The Torres Strait Regional Authority (TSRA) visited Hammond Island recently to share some fun lessons in gardening maintenance at Our Lady of the Sacred Heart (OLSH) school.
The TSRA’s Environmental Management team works closely with schools to encourage students to develop their interest and understanding of sustainable horticulture.
TSRA Chairperson, Mr Napau Pedro Stephen AM, said that it is important for the schools of the Torres Strait region to build their skills in both new and traditional environmental concepts.
“The TSRA’s Environmental Management (Land) team teaches its gardening workshops through a combination of traditional ecological knowledge which is learned within their own families and communities along with modern western and scientific concepts taught in schools, Mr Stephen said.
“The Land teams George Saveka, Dale Morris and Ilana Foster visited Hammond Island to deliver some very hands-on lessons with students as they prepared their own garden beds.
“The lessons involve the students in all stages of the processes, from mixing together soil and fertiliser to planting a variety of seedlings in garden beds and pots.
“It also introduces them to different crops such as mint, ginger and capsicum as well as zucchini, beetroot, lemon grass and a mix of bee attracting flowers.”
Students from Prep to year 4 at OLSH learnt about the value of growing your own fruit, vegetables and herbs from the garden to the kitchen; from harvesting cassava, to maintaining the ground, feeding Banana plants; and some helpful cooking activities with home grown basil to make Pesto and Cassava for Sop Sop.

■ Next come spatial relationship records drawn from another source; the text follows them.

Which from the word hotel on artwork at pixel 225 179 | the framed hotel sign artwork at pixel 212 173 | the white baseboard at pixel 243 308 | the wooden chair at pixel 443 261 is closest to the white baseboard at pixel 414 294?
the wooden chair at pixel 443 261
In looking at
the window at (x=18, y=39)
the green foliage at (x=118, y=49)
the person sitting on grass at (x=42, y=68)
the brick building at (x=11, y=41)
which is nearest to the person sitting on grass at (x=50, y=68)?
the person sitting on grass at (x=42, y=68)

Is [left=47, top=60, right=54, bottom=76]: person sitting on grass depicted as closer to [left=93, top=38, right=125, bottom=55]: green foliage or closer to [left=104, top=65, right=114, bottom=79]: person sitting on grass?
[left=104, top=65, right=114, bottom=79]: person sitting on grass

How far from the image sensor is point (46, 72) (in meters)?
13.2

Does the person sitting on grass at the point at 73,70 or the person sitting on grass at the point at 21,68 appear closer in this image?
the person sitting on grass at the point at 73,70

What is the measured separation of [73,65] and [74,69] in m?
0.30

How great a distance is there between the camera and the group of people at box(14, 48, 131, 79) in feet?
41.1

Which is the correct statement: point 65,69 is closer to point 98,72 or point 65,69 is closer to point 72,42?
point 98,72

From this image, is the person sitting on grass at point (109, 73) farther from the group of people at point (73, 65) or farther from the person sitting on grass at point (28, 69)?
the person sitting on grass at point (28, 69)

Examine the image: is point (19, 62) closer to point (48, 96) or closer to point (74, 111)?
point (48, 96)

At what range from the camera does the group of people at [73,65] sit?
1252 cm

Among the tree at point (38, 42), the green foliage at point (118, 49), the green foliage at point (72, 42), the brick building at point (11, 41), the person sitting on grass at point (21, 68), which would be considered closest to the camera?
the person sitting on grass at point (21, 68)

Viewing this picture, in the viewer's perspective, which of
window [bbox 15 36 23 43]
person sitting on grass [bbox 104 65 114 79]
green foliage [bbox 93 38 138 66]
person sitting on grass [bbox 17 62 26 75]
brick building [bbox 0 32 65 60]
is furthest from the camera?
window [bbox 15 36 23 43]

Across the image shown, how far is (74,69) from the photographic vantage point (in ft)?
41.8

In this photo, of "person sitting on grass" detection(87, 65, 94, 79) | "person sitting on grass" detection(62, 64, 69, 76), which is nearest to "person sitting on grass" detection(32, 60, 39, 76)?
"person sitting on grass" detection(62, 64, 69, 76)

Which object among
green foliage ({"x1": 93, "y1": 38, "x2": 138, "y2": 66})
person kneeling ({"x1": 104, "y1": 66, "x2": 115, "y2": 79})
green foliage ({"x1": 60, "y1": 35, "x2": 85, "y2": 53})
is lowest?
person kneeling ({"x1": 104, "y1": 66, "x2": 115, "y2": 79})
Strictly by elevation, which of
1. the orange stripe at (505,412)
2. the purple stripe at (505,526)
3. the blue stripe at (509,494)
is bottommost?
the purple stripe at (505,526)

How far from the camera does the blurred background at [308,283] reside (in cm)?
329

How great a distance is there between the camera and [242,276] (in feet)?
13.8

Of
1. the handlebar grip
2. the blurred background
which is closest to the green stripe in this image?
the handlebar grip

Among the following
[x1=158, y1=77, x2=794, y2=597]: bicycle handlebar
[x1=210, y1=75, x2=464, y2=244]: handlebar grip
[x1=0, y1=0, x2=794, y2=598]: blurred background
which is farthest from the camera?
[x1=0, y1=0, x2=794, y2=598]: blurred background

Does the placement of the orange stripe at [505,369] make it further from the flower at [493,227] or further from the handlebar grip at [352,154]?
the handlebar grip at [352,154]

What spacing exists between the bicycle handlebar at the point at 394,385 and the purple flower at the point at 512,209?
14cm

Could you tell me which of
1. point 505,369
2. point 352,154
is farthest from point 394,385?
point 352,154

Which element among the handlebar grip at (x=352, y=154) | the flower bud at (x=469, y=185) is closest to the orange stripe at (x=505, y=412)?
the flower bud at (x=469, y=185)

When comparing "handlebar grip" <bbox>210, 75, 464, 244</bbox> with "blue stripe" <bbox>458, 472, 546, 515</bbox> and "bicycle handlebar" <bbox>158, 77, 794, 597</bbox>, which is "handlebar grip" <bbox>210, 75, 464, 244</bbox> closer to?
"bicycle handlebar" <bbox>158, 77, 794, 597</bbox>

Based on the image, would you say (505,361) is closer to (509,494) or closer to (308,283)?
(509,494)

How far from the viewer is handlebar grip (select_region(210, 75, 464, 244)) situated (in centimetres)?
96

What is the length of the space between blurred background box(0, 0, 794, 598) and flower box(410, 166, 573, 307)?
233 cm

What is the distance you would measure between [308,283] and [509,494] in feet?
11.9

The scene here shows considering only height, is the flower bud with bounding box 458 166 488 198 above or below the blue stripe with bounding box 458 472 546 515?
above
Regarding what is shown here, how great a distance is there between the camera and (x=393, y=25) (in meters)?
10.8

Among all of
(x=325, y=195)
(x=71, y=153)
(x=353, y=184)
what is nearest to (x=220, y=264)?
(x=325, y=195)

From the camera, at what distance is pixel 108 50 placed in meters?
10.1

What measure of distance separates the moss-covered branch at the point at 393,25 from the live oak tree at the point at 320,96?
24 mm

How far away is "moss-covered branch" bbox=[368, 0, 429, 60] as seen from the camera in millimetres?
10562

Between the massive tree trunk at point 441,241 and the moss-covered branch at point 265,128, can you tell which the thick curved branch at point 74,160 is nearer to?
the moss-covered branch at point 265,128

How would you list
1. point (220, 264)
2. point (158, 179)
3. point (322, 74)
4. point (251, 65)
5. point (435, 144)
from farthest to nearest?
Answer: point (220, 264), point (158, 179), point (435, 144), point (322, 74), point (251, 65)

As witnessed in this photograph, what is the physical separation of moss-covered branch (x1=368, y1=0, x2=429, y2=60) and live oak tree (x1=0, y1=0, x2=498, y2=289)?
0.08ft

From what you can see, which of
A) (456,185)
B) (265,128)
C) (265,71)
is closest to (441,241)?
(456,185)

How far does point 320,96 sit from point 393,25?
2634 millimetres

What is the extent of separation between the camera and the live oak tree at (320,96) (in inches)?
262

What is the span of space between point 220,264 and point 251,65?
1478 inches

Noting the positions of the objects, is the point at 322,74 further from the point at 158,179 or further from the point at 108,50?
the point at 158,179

Sustainable Horticulture specialist Mr George Saveka provided a presentation to the children, teachers and parents using different types of root vegetables (Yam or Kumala); white, purple and orange sweet potato, cassava (Taro or Manihot), and jap pumpkin to explain the types of vegetables that are used as traditional foods or can be easily grown in the Torres Strait.
These vegetables were also used to create a traditional dish called Sop Sop, garnished with banana.
The students enjoyed making and tasting the traditional dish as well as learning how you can produce your own food from the garden to your kitchen.
Working with cassava
Harvesting the traditional vegetable cassava requires the stems be planted in December in preparation for the expected wet season.
- Taking up to six months to grow, vegetables are ready to harvest in July.
- For greater success when growing cassava, it is best to plant the stems at a 45 degree angle in soil that is well aerated, tilled and mounded.
- The stems will produce larger root vegetables if the ground is loose and deep.
- Signs that the vegetable is ready to harvest is when the soil on the crest of the mound begins to crack.
Unfortunately, the cassava planted last year for the school did not produce the root vegetable desired, but gardening is also about learning what works best for your garden, so the students are trying again.